• [EXTRACT TO READ]
####

Tuesday, 04 August 2020

NATHEALTH welcomes Corporate Tax cut, recommends GST Reforms

20 September 2019 | News

NATHEALTH believes that the corporate tax reduction move would be supplemented by the Goods and Services Tax (GST) reforms as well

NATHEALTH has dubbed the government’s move to cut down Corporate Tax as progressive and said, rationalisation of tax structure would provide much-awaited booster dose to the sector.

Finance Minister Nirmala Sitharaman has announced a big reduction in the income tax rate for corporates. The government has slashed basic corporate tax rate to 22% from 30% while for new manufacturing companies it has been cut down to 15% from 25%.

Dr H Sudarshan Ballal, President, NATHEALTH said, “In our pre-budget recommendations, we had recommended a slew of measures related to direct and indirect taxes. It is promising to note that the government paid heed to those urgent measures. Reduction in corporate tax and other relief would create a favourable business climate for the companies which were under tremendous pressure due to several internal and external market forces.”

NATHEALTH believes that the corporate tax reduction move would be supplemented by the Goods and Services Tax (GST) reforms as well. The GST Council will be meeting tomorrow in Goa to consider several recommendations to rationalise the rates because of current economic slow and to push the industry.

Siddhartha Bhattacharya, Secretary-General, NATHEALTH, said “Since GST is not payable on health care services, health care service providers are not eligible to avail credit on the input taxes paid by it, which ultimately becomes a cost for the service provider. Under the current GST regime, the net impact of revised tax rates on inputs (goods and services) consumed by hospitals has increased. As this incremental cost is ultimately borne by the patients, it defeats the intention of the Government to provide affordable healthcare services.”

“NATHEALTH had recommended the Government to consider zero-rating of health care services and health care insurance premiums, which will ensure that the credit chain is intact and that the input taxes are not loaded into the cost of healthcare services. The input tax credit will be available as a refund for the healthcare service providers,” he added.

NATHEALTH has suggested an alternative as well. “If the Government decides to persist with the exemption provided for healthcare services, the Government may normalize the rates of tax for the goods and services consumed by the health care service provider and rate of GST on health insurance premium at 5%,” 

If the corporate tax cut move is combined with the GST reforms, the sector would get a further boost which will go a long way in ensuring that the dream of Universal Healthcare is translated into reality for the citizens of the country.

####

• [GIVEN INFORMATION]
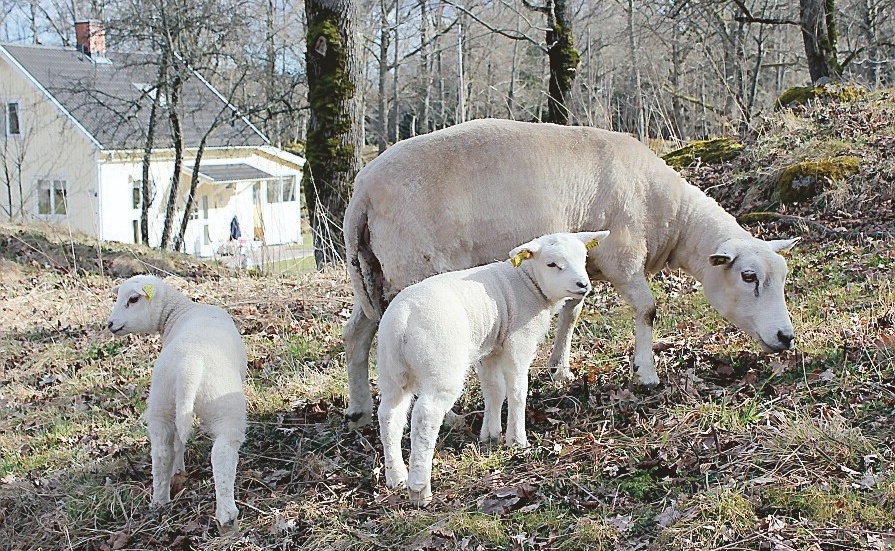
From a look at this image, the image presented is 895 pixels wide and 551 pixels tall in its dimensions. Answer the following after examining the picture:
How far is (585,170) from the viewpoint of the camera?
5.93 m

####

• [PROBLEM A] List every percentage figure that appears in the news item about NATHEALTH and the corporate tax cut, in the order they occur.
• [PROBLEM B] Reproduce everything in the news item from "Tuesday, 04 August" down to "to the sector.", without changing a word.

• [EXERCISE RESULT A] 22%, 30%, 15%, 25%, 5%

• [EXERCISE RESULT B]
Tuesday, 04 August 2020

NATHEALTH welcomes Corporate Tax cut, recommends GST Reforms

20 September 2019 | News

NATHEALTH believes that the corporate tax reduction move would be supplemented by the Goods and Services Tax (GST) reforms as well

NATHEALTH has dubbed the government’s move to cut down Corporate Tax as progressive and said, rationalisation of tax structure would provide much-awaited booster dose to the sector.